**JOB 1:**
Pull out each line of the listing that contains the word "this".

**PASSAGE SHOWN:**
========================================================================
The electrode terminal 120 may further include a coupling groove 122 that is sunken into a shape corresponding to the coupling plate 130 on the surface where the coupling plate 130 is disposed. The coupling plate 130 may be inserted into the coupling groove 122 of the electrode terminal 120 and coupled with the electrode terminal 120. The coupling plate 130 may be injection-molded by being inserted into a mold together with the electrode terminal 120 while being joined to the electrode terminal 120.

In some embodiments, when the cap assembly 100 is coupled to the case in which the electrode assembly is housed, the boss portion of the sub-plate may be inserted into the insertion hole 162 of the electrode terminal coupling portion 160 and electrically connected to the coupling plate 130 by being in close contact with the coupling plate 130. The coupling plate 130 may be disposed between the electrode terminal 120 and the sub-plate, and configured to electrically connect the electrode terminal 120 with the sub-plate.
========================================================================
**DATA SECTION:**

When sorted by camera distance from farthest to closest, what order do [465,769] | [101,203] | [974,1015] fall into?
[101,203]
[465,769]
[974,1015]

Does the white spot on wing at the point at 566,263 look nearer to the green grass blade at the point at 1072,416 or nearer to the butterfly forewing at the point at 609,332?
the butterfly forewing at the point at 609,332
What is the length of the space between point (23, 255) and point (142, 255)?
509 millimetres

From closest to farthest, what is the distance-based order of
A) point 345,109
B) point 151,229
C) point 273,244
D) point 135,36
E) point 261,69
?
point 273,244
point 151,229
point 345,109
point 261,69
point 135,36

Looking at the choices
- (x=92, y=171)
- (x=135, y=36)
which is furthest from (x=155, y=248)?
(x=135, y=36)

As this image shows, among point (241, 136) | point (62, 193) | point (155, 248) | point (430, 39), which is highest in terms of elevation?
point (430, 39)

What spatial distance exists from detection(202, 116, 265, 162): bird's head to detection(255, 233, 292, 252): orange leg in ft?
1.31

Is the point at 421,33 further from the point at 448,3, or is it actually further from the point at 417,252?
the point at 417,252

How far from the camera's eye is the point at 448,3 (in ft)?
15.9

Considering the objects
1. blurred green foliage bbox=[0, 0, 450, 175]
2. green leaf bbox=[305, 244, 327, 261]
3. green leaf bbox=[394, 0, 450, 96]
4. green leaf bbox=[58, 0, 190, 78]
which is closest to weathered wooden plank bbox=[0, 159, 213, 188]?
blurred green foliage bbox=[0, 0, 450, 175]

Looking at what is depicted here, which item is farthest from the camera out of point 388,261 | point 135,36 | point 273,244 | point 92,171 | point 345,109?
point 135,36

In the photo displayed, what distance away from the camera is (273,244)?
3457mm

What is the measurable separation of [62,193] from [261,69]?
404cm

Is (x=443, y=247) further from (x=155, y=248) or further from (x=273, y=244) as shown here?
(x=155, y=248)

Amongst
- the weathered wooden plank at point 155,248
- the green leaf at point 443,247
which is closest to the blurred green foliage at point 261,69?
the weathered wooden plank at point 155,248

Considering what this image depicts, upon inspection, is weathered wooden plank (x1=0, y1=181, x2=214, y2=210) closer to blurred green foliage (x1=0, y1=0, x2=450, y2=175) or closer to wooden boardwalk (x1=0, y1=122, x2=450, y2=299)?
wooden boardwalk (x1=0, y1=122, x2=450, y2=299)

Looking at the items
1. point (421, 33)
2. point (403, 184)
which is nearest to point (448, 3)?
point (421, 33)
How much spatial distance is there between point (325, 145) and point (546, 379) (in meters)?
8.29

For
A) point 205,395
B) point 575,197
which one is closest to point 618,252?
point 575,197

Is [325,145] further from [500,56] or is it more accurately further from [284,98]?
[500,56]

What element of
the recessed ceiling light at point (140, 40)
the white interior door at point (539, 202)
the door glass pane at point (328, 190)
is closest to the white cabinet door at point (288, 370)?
========================================================================
**JOB 2:**
From the passage on the electrode terminal and coupling plate, copy the section that starts with the words containing "In some embodiments, when" and ends with "with the sub-plate.".

**EXPECTED ANSWER 1:**
As this image shows, among point (241, 136) | point (62, 193) | point (155, 248) | point (430, 39), which is highest in terms of elevation?
Considering what this image depicts, upon inspection, is weathered wooden plank (x1=0, y1=181, x2=214, y2=210) closer to blurred green foliage (x1=0, y1=0, x2=450, y2=175) or closer to wooden boardwalk (x1=0, y1=122, x2=450, y2=299)?

**EXPECTED ANSWER 2:**
In some embodiments, when the cap assembly 100 is coupled to the case in which the electrode assembly is housed, the boss portion of the sub-plate may be inserted into the insertion hole 162 of the electrode terminal coupling portion 160 and electrically connected to the coupling plate 130 by being in close contact with the coupling plate 130. The coupling plate 130 may be disposed between the electrode terminal 120 and the sub-plate, and configured to electrically connect the electrode terminal 120 with the sub-plate.